Evan sospirò, premendo il cotone contro la ferita in modo che non uscisse ancora il sangue, notando che la ferita era particolarmente profonda...
Non era un bene. Una ferita profonda divideva ancor di più la carne, e tentare di fare i punti voleva solo dire piantare l'ago in una fetta di carne tremolante.
La nausea crescette all'improvviso mentre faceva questo pensiero...


"Un cane. E’ stato un cane."

Non sembrava... molto... come dire... convinto?
Evan sbuffò, scotendo la testa. Non era proprio la persona più indicata per capire ciò che provavano altri esseri viventi.
C'era uno psicologo nella scuola, perchè togliergli il lavoro?! Probabilmente aveva anche studiato per raggiungere quel posto... quindi lui che cosa si metteva a cercare di comprendere la psiche umana?
Probabilmente era l'idiozia nell'aria, aveva raggiunto anche lui...
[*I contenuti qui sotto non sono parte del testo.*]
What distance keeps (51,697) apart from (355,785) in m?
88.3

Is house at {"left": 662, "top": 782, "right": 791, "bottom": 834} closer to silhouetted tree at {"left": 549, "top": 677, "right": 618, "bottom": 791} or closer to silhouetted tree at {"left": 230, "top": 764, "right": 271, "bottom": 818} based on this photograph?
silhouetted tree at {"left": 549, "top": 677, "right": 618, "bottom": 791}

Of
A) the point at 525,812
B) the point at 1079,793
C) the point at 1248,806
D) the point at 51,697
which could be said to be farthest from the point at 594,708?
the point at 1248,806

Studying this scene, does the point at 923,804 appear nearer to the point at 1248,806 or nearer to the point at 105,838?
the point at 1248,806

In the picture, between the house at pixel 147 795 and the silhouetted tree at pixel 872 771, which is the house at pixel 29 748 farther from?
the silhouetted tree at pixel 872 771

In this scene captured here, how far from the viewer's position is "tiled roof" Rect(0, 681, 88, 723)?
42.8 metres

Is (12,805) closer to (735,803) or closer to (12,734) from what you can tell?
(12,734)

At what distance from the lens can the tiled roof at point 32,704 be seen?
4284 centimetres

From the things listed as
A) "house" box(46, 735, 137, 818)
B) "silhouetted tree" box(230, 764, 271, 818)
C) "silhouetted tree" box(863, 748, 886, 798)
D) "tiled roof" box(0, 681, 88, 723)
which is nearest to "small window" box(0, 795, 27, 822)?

-"Ho una notizia positiva: sicuramente non ha preso un'arteria, e dal colore del sangue non è neanche una vena."

Il sangue non usciva più come prima... bhè, un'altro lato positivo sicuramente.
Aveva disinfettato, indossava i guanti e il sangue non usciva più... era ora di avvicinare la carne.
Fra l'altro, doveva essere stato un cane enorme... e quindi probabilmente doveva essere stato un cane di Yuri.
Oooh, splendido... aveva una buona scusa per farlo uccidere... quel ragazzo portava parecchi lati positivi!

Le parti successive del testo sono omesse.